[Opening Excerpt to read section]

Values of the original activation of the rules value versus the one with isolated input variables - concrete strength data set, 4 rules in the rulebase

In a general setting, one can realize an isolation of L input variables, which as a result leads to the rules in the form

$$ \begin{aligned} & - {\text{if}}\,{\text{x}}_{{{\text{j}}1}} \,{\text{is}}\,{\text{A}}_{i}^{ \wedge } \text{x}_\text{j{1}} \,and\,{\text{x}}_{{{\text{j}}2}} \,is\, {\text{A}}_{i}^{ \wedge } ({\text{x}}_{{{\text{j}}2}} ) \\ & and\, \cdots and\,{\text{x}}_{\text{jL}} \,{\text{is}}\,{\text{A}}_{i}^{ \wedge } ({\text{x}}_{\text{jL}}) \,and\,x^{ \sim } \,{\text{A}}_{i}^{ \sim } ({\mathbf{x}}^{ \sim } ) \\ & \quad \,\quad \quad \quad \quad \quad \quad \quad \quad \quad \quad \quad \quad {\text{then}}\,{\text{y}}\,{\text{is}}\,{\text{f}}_{\text{i}} ({\mathbf{x}},{\mathbf{a}}_{\text{i}} ) \\ \end{aligned} $$
(14)

note that in this case x ~ is defined in R nL.

Here an optimal choice of L variables gives rise to a combinatorial optimization problem. This could be solved by GA optimization. Considering that the value of L is specified in advance, GA forms an optimal isolation matrix I consisting of c rows (number of rules) and n rows (number of input variables) where in each row there are L 1 s indicating the variables which are isolated in the rule. For instance, for L = 3 the matrix with the entries

$$ {\mathbf{I}} = \left[ {\begin{array}{*{20}l} { 1\quad 0\quad 0\quad 1\quad 1\quad 0} \hfill \\ { 0\quad 1\quad 1\quad 1\quad 0\quad 0} \hfill \\ \ldots \hfill \\ \end{array} } \right] $$
(15)

[Closing Excerpt to read section]

Reproduce everything in the excerpt on isolating input variables in rules, from "In a general" down to "defined in R nL.".

[Opening Exercise data section]

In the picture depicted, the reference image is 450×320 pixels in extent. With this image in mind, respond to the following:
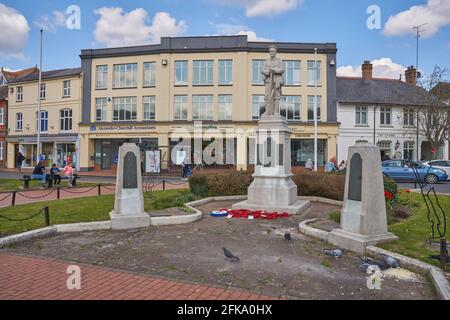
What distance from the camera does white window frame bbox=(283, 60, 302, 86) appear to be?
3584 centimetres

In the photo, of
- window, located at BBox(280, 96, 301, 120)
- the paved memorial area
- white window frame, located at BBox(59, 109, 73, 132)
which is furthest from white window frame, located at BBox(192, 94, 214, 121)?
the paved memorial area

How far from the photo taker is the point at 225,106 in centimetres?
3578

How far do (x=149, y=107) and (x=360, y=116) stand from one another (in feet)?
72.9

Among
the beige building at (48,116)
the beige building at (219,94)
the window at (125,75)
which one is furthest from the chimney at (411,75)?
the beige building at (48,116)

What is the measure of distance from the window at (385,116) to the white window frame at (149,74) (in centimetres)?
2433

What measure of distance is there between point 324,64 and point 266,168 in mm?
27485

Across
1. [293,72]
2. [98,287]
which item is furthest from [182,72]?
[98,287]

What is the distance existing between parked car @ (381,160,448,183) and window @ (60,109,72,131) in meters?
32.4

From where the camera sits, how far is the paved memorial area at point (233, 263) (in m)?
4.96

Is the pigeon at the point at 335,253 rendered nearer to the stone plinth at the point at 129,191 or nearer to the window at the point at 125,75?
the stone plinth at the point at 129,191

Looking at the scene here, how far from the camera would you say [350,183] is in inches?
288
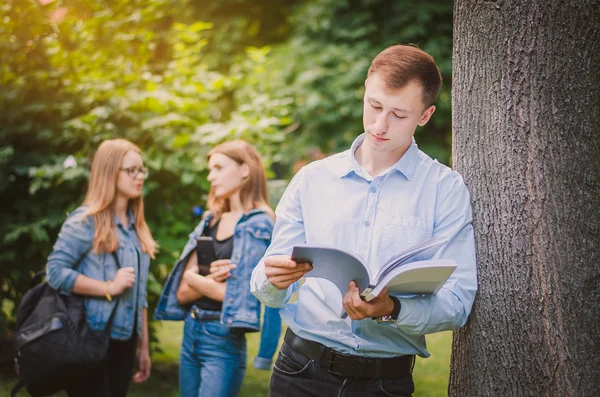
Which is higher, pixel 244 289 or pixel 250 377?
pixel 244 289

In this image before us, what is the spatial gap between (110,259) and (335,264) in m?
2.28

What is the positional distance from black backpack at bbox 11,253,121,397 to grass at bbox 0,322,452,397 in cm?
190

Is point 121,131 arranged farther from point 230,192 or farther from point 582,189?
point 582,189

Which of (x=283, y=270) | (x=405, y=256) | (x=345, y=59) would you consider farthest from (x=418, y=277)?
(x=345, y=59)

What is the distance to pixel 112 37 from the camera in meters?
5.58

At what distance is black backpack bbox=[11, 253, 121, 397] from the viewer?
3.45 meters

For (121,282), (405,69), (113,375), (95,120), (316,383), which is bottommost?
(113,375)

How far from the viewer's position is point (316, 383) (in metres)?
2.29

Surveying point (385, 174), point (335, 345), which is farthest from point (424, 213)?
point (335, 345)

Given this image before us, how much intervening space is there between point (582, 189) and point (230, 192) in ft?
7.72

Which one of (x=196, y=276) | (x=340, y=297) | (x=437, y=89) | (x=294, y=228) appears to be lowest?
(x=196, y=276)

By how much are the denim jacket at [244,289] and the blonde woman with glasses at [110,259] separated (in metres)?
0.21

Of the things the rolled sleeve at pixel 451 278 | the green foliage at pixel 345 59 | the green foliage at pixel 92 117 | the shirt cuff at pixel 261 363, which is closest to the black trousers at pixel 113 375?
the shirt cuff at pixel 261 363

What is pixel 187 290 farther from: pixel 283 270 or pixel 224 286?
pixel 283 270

[Closing Exercise data section]

Result for this task:
In a general setting, one can realize an isolation of L input variables, which as a result leads to the rules in the form

$$ \begin{aligned} & - {\text{if}}\,{\text{x}}_{{{\text{j}}1}} \,{\text{is}}\,{\text{A}}_{i}^{ \wedge } \text{x}_\text{j{1}} \,and\,{\text{x}}_{{{\text{j}}2}} \,is\, {\text{A}}_{i}^{ \wedge } ({\text{x}}_{{{\text{j}}2}} ) \\ & and\, \cdots and\,{\text{x}}_{\text{jL}} \,{\text{is}}\,{\text{A}}_{i}^{ \wedge } ({\text{x}}_{\text{jL}}) \,and\,x^{ \sim } \,{\text{A}}_{i}^{ \sim } ({\mathbf{x}}^{ \sim } ) \\ & \quad \,\quad \quad \quad \quad \quad \quad \quad \quad \quad \quad \quad \quad {\text{then}}\,{\text{y}}\,{\text{is}}\,{\text{f}}_{\text{i}} ({\mathbf{x}},{\mathbf{a}}_{\text{i}} ) \\ \end{aligned} $$
(14)

note that in this case x ~ is defined in R nL.